13. An information processing apparatus comprising:

a memory; and

a processor coupled to the memory, the processor being configured to:

obtain a first image of a given image capturing range captured by an image capturing device and a first invisible light image of the image capturing range captured by an invisible light image capturing device having a resolution lower than a resolution of the image capturing device;

generate a second invisible light image at a resolution higher than a resolution of the first invisible light image by a machine learning model using the first image and the first invisible light image as an input;

identify an obtaining target area of an invisible light image from the image capturing range, based on an indicator indicating an uncertainty of each of a plurality of pixels included in the second invisible light image; and

obtain, by an optical magnification control of the invisible light image capturing device, a third invisible light image of the obtaining target area at a resolution higher than a resolution of the obtaining target area in the first invisible light image.

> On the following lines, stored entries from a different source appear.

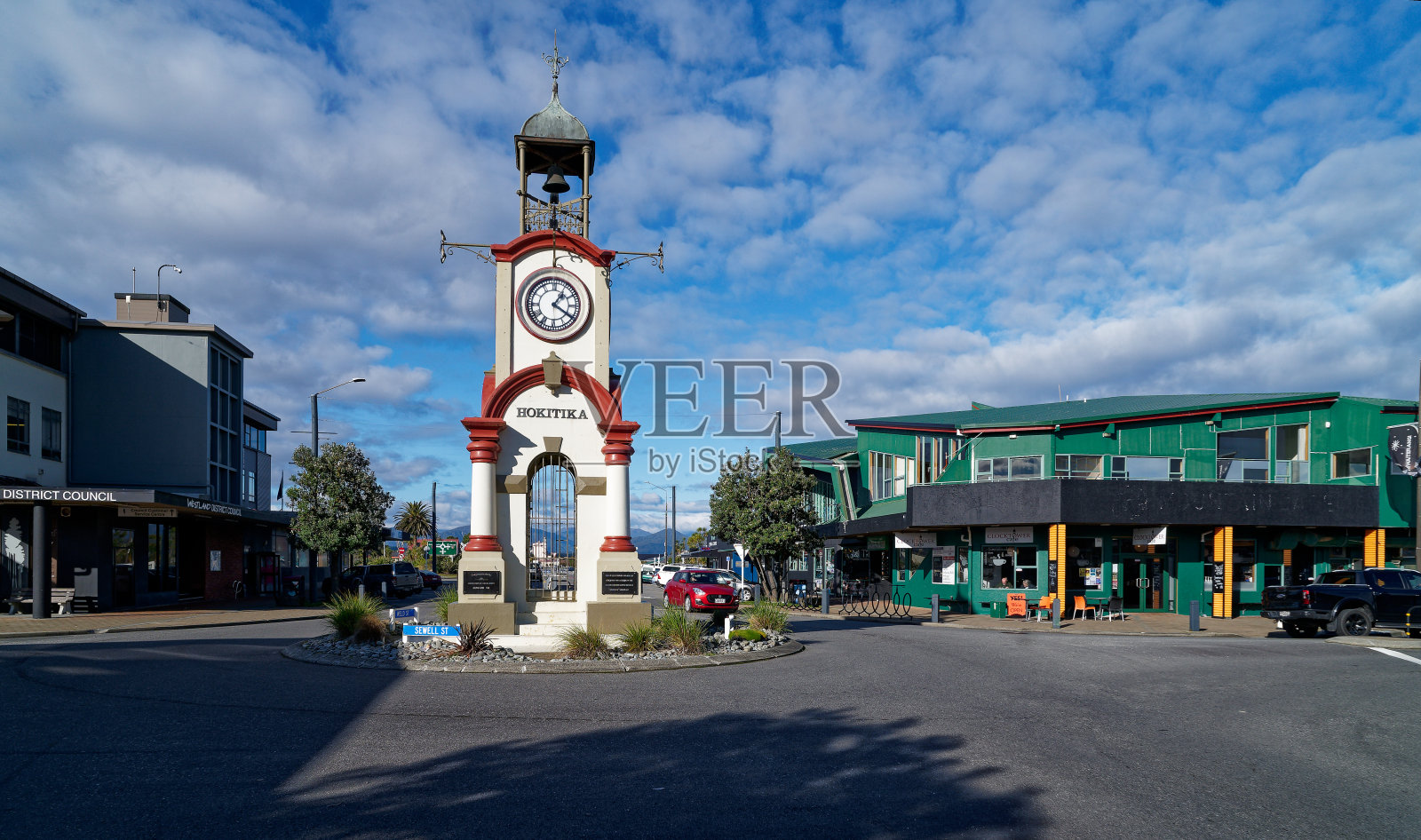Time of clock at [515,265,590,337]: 1:20
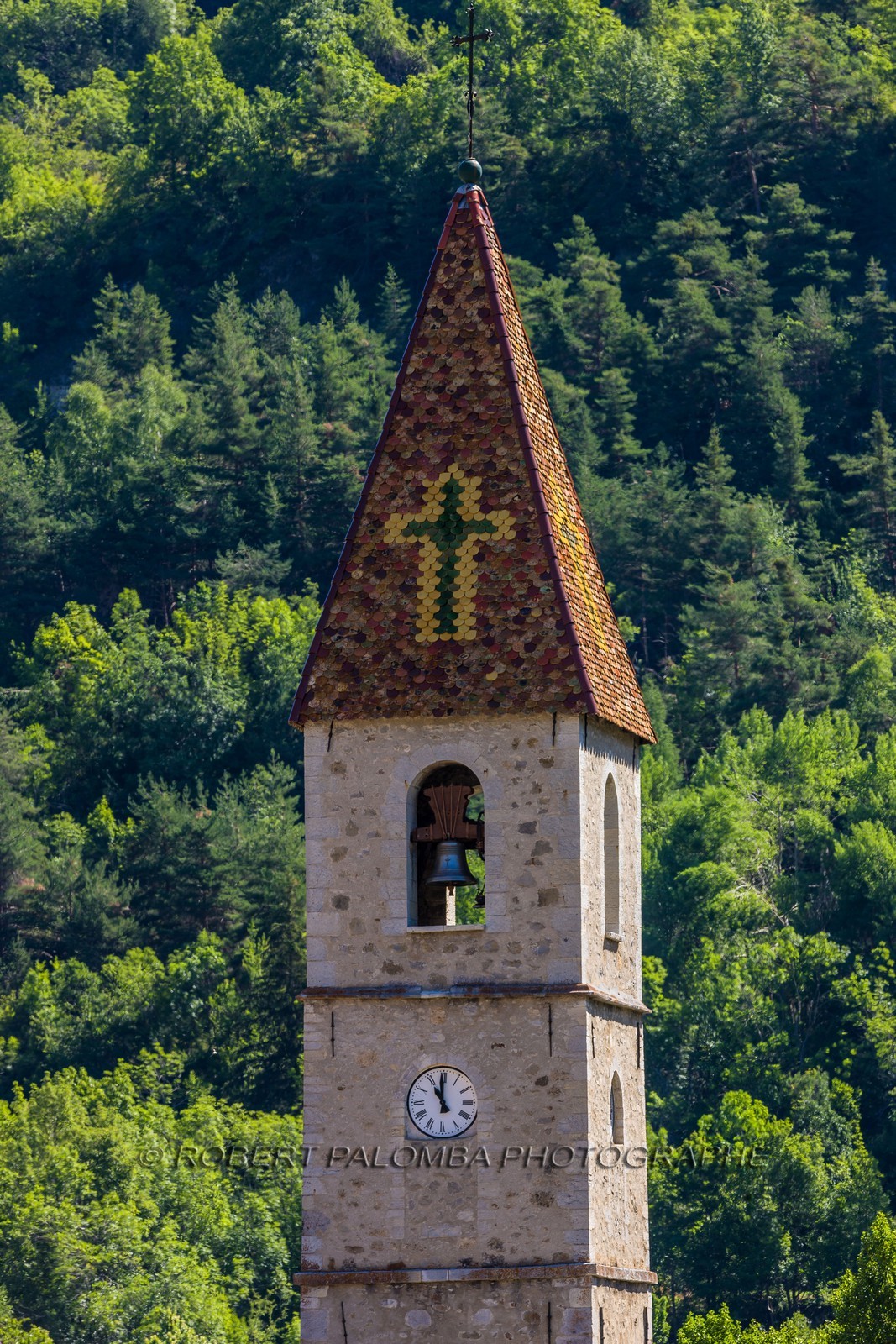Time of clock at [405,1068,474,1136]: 10:59
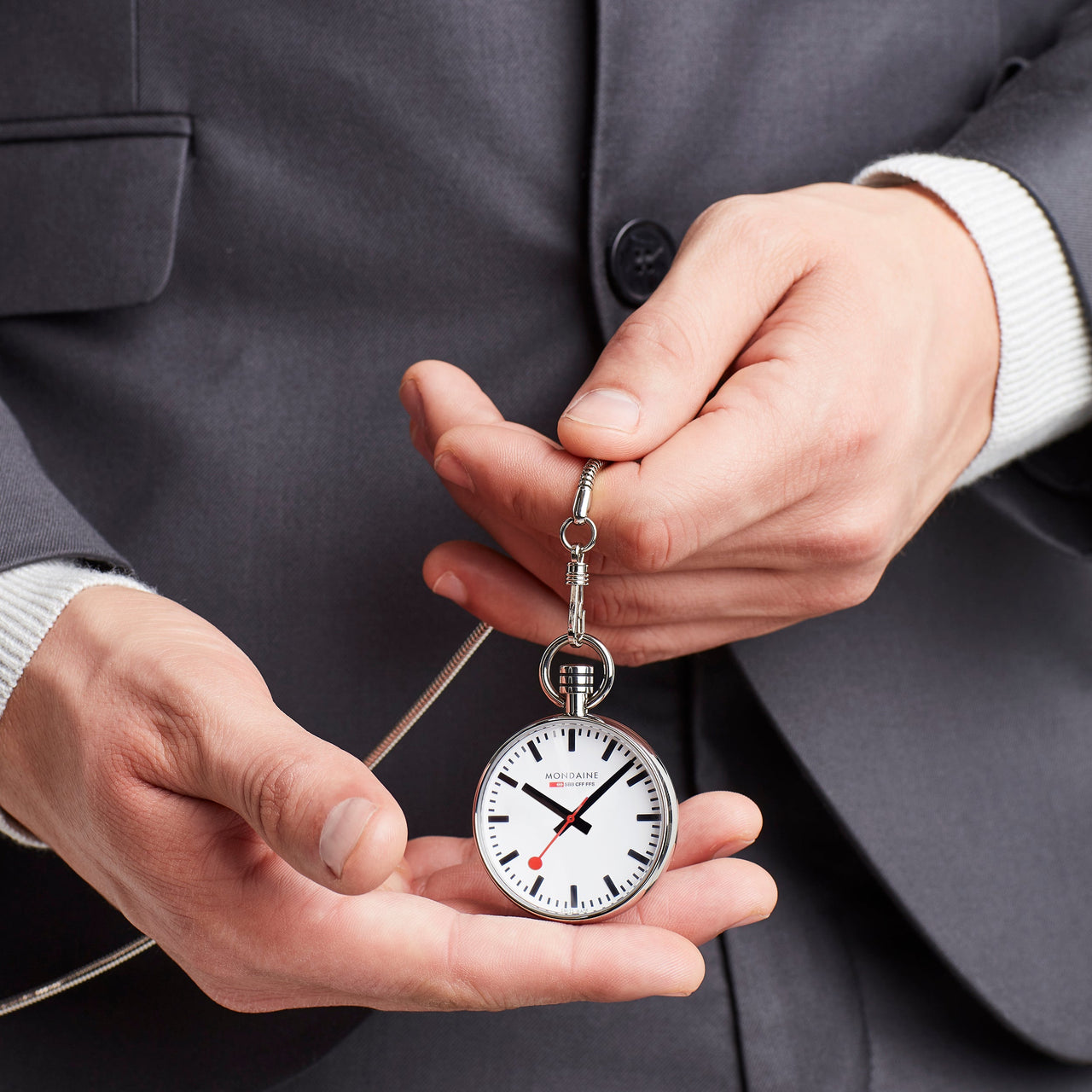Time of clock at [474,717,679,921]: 10:07
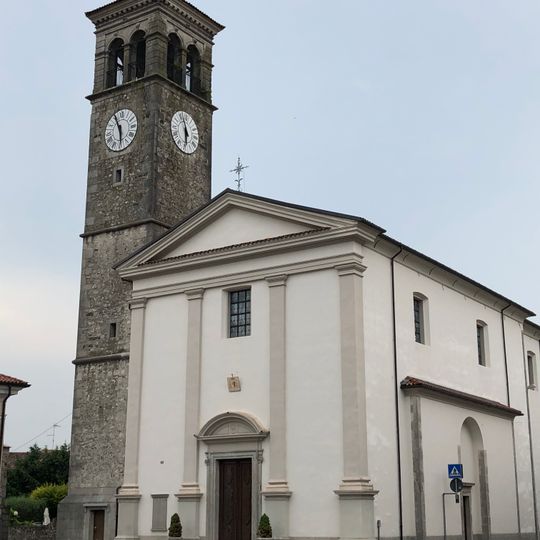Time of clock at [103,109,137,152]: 5:55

14. The information processing apparatus according to claim 13, wherein

in the identifying of the obtaining target area, the processor is configured to identify, as the obtaining target area, an area having a largest sum of values of indicators of pixels within the obtaining target area, of a plurality of the indicators, each of the plurality of pixels having a corresponding indicator.

15. The information processing apparatus according to claim 14, wherein

in the identifying of the obtaining target area, the processor is configured to identify one or more obtaining target areas that can be captured by the invisible light image capturing device within a given time period based on a given cost related to the optical magnification control of the invisible light image capturing device and the sum of the values of the indicators.

16. The information processing apparatus according to claim 13, wherein

the processor is configured to train the machine learning model so that a difference between a partial image of the obtaining target area included in the second invisible light image and the third invisible light image is minimized.

17. The information processing apparatus according to claim 13, wherein

the processor is configured to output a fourth invisible light image generated by replacing a partial image of the obtaining target area included in the second invisible light image with the third invisible light image, as an inference result of the machine learning model.

18. The information processing apparatus according to claim 13, wherein

the image capturing device is a visible light image capturing device that captures a visible light image, and

the invisible light image capturing device is an infrared light image capturing device that captures an infrared light image.